Ici, les critiques de la Cour portent d'abord sur une certaine opacité : "Ni la stratégie d'accélération, issue d'états généraux des industries culturelles et créatives […], ni même la liste des dix-neuf mesures retenues n'ont été rendues publiques." Puis s'en prennent à la pertinence du programme. Si "les mutations structurelles du secteur culturel peuvent justifier un accompagnement par l'État, écrit la Cour, les PIA apparaissent cependant globalement inadaptés à ce secteur" car "insuffisamment articulés aux objectifs et enjeux de la politique publique".

Logique de subventions

Après avoir déploré "la mise en œuvre rapide" d'appels à concurrence qui créerait "des effets d'aubaine", la Cour s'attaque à une dérive des PIA. Selon elle, "la logique originelle consistant à utiliser des avances remboursables ou à coinvestir pour inciter le secteur privé à s'engager s'est progressivement effacée au profit d'une logique de subventions". Dès lors, on se retrouve dans une "situation paradoxale" : des programmes générant plus de subventions au secteur de la culture que le ministère lui-même.

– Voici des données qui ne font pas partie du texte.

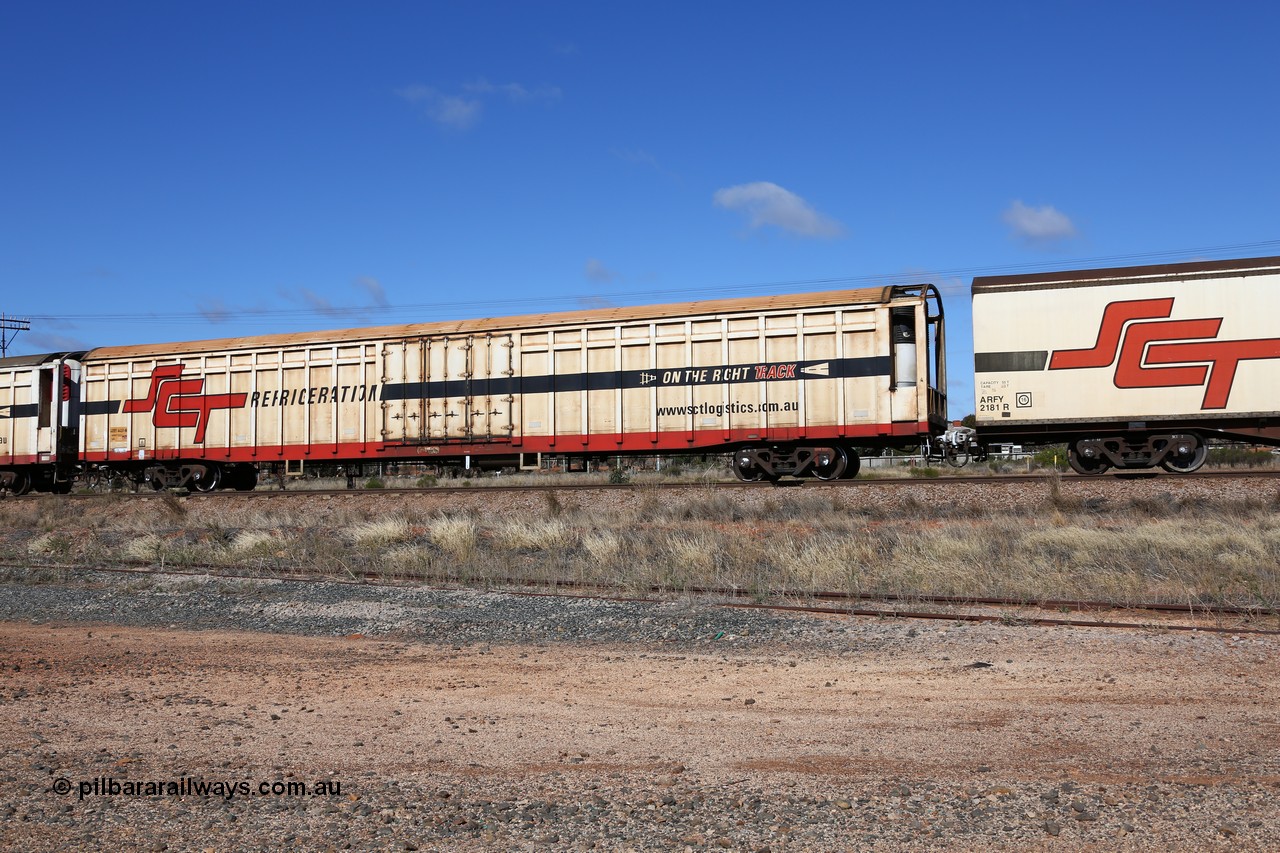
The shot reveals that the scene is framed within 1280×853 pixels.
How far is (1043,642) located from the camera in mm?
7391

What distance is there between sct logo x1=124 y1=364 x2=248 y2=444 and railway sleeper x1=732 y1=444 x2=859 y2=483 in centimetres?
1185

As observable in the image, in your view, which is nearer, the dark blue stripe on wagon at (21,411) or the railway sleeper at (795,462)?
the railway sleeper at (795,462)

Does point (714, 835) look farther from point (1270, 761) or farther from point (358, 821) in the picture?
point (1270, 761)

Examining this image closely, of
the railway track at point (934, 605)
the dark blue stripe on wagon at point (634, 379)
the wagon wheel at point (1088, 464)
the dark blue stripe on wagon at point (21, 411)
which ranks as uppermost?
the dark blue stripe on wagon at point (634, 379)

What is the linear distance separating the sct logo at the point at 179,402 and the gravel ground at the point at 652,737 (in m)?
15.1

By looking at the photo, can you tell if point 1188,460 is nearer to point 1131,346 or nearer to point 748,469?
point 1131,346

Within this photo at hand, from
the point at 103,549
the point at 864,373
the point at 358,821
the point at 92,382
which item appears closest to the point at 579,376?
the point at 864,373

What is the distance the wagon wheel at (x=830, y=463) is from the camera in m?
18.8

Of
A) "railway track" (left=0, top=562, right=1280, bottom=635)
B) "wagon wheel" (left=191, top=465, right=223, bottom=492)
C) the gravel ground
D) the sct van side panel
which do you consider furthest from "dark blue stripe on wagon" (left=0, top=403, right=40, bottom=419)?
the sct van side panel

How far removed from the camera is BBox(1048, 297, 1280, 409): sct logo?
1669cm

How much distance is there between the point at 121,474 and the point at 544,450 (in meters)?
12.1

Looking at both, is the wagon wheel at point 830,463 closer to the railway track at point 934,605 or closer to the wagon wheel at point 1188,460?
the wagon wheel at point 1188,460

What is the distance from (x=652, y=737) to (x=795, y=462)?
14261mm

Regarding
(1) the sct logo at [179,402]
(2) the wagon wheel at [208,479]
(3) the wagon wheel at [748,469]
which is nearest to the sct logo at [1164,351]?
(3) the wagon wheel at [748,469]
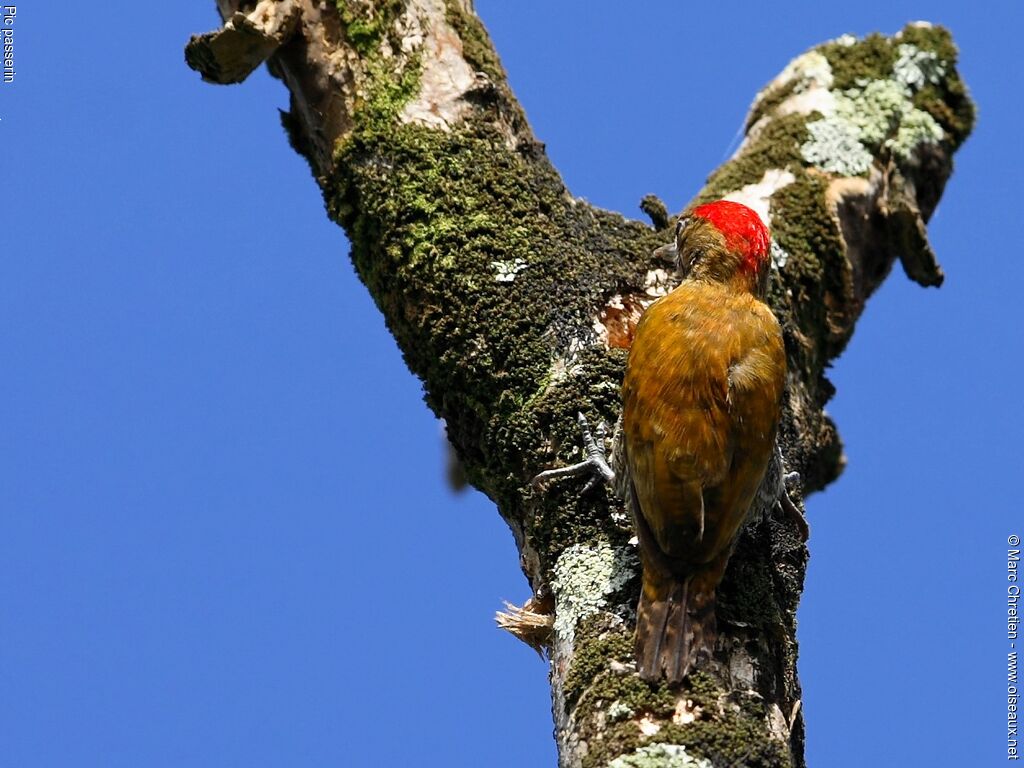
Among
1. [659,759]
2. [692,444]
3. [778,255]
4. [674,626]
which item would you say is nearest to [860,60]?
[778,255]

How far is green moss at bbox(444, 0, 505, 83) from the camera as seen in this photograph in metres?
5.70

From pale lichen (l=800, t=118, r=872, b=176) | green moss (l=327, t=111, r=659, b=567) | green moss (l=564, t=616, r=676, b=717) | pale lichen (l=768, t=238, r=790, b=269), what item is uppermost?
pale lichen (l=800, t=118, r=872, b=176)

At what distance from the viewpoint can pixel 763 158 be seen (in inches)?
253

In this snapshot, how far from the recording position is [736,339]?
4.69 metres

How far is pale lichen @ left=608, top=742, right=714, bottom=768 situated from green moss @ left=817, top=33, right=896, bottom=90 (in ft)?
13.9

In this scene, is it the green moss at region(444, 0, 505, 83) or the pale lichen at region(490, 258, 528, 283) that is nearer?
the pale lichen at region(490, 258, 528, 283)

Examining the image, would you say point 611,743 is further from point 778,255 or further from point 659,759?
point 778,255

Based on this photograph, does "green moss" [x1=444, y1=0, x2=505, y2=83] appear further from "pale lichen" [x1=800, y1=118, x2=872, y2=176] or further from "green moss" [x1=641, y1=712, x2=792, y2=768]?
"green moss" [x1=641, y1=712, x2=792, y2=768]

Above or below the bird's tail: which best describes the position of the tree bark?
above

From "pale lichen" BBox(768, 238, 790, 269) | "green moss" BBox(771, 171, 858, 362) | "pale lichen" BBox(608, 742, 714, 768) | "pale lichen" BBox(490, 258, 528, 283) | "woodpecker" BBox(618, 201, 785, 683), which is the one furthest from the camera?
"green moss" BBox(771, 171, 858, 362)

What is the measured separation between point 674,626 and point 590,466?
747 mm

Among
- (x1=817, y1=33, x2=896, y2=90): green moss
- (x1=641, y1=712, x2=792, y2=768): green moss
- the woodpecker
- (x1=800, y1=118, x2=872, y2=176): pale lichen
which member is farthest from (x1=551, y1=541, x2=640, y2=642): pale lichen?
(x1=817, y1=33, x2=896, y2=90): green moss

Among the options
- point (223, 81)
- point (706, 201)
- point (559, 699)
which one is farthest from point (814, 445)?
point (223, 81)

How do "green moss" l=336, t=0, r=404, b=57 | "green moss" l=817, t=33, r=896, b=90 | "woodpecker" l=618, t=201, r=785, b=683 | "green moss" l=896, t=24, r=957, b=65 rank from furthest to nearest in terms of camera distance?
"green moss" l=896, t=24, r=957, b=65 < "green moss" l=817, t=33, r=896, b=90 < "green moss" l=336, t=0, r=404, b=57 < "woodpecker" l=618, t=201, r=785, b=683
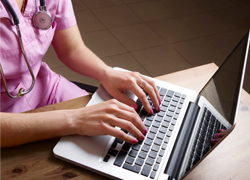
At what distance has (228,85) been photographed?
837mm

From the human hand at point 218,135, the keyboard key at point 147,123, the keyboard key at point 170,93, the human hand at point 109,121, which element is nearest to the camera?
the human hand at point 218,135

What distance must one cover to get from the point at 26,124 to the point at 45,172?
140mm

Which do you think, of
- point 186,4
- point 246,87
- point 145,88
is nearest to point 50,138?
point 145,88

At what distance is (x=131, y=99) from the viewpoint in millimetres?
922

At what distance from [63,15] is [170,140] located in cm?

Plus largement, la Cour assure que "le pilotage des PIA et de France 2030 par le Secrétariat général pour l'investissement (SGPI) contribue à dessaisir le ministère de la Culture de ses missions de pilotage stratégique, d'allocation des financements et de contrôle sur l'équivalent d'une part significative de son budget annuel". Et même s'il a été à l'origine de la conception de la stratégie, en rédigeant les cahiers des charges, le ministère ne siège souvent que comme observateur dans les comités d'attribution des aides. "Si l'on ne veut pas courir le risque de priver durablement le ministère des moyens de remplir ses missions, celui-ci doit reprendre le pilotage des dispositifs initiés dans le cadre de France 2030, et en renforcer significativement le suivi", conclut-elle.